Made to celebrate MAAP’s ride with Semi-Racer in Brisbane (Queensland, Australia), the Bunya Brisbane Bramble Cap is part of the brand’s Field ride series—wherein familiar local routes are reimagined. Made in Italy from cotton and featuring a special antibacterial sweatband, the cap is one size fits all, but a scrunched elastic band affords plenty of stretch. Its bright blue, red and pink hues will keep a wearer visible on the roads.
Inspired by the announcement that the WNBPA (the official union representing WNBA players) would be opting out of its current CBA, under which they are grossly underpaid, Chance’s “Bet on Women” basketball raises awareness for the WNBA and its players. Officially sized and coated in performance leather with rich pebbling and deep channels, this ball works indoors and out and comes complete with a statement of solidarity. Chance also works with various organizations like Project Backboard, Enfants du Bénin Debout, and Hoops for Haiti.
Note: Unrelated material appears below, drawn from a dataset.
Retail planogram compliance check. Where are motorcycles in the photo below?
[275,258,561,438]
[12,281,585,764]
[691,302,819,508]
Designed to keep you warm during rides in the coldest months, Pas Normal Studios’ one-size-fits-all neck tube proves heavy enough to combat wind, but is still comfy and flexible. Its Polartec® Power Wool composition means it’s fast-drying and breathable—so sweat won’t get trapped inside. While hand-washing is advised, this accessory shouldn’t retain odor, thanks to merino wool’s antimicrobial traits. Price is in DKK.
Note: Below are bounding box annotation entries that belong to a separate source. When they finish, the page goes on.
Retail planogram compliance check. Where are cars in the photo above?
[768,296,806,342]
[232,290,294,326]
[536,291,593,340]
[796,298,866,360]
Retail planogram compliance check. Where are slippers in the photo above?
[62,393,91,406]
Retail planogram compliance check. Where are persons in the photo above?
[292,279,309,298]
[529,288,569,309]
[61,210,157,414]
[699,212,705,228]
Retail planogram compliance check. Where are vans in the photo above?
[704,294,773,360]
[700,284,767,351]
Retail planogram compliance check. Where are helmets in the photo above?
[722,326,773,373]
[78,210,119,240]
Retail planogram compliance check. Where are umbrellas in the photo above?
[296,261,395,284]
An 8.5-inch board dedicated to one of their team members, Canadian skateboarder Dustin Henry, the “Feline Vision” deck from NYC-based Alltimers features a dozen cats staring out with their eyeballs flared in a camera flash. The top is a purple woodgrain and sports the familiar Alltimers martini glass logo. Alltimers boards are of solid enough construction for skating on the street, parks or pools.
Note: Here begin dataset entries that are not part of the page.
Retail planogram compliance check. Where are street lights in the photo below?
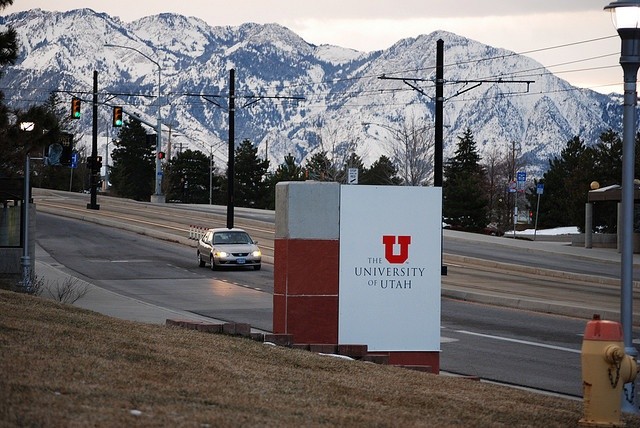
[603,0,639,414]
[102,42,168,202]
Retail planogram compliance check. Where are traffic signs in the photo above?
[348,168,358,184]
[508,189,516,192]
[537,184,544,194]
[517,182,525,193]
[517,171,526,182]
[42,129,73,166]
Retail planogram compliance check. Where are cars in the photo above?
[197,228,261,270]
At 200+ pages, the sixth issue of Franchise Magazine features reigning NBA MVP Giannis Antetokounmpo (with a focus on his Greek upbringing) as the cover story. UK-based, Nigeria-born photographer Ruth Ossai photographed Giannis alongside his family in their adopted country. Also inside is a profile of Japan-born rising star Rui Hachimura, who is broadening the NBA’s fanbase by drawing attention from his homeland. With this and plenty more content, the magazine proves once again just how global basketball culture really is.
Trusted by NBA and NCAA teams and trainers all over, the Homecourt app uses artificial intelligence and your smartphone to monitor basketball workouts and provide in-depth analysis. By opening the in-app camera, the intelligence picks up and records shot type, release time, release angle, leg angle, speed, and vertical, as well as makes, misses, hot zones and areas to work on. All of the data is then presented in easy-to-ready formats, like shot charts and precise percentages. A yearly pro subscription affords unlimited shots, video reviews, workouts, drills, and more.
Fusing Brooklyn-based streetwear brand Flan Labs’ most prominent interests—food and sports—this hockey jersey, inspired by NHL all-star iterations of yesteryear, comes covered in 18 Michelin stars, as well as little flan pastry logos, and embroidered text across the front. Available in six sizes, this jersey can stand in as a long-sleeve shirt in mild weather or a top layer in wintry conditions.
Merchandise from a fictional basketball invitational in 1991, New York Sunshine’s “American Dream On Fire” long-sleeve is printed with nondescript “tribal” patterns that are very reminiscent of the era. Made from 100% cotton, it features a rib-knit collar and comes in sizes small to XL.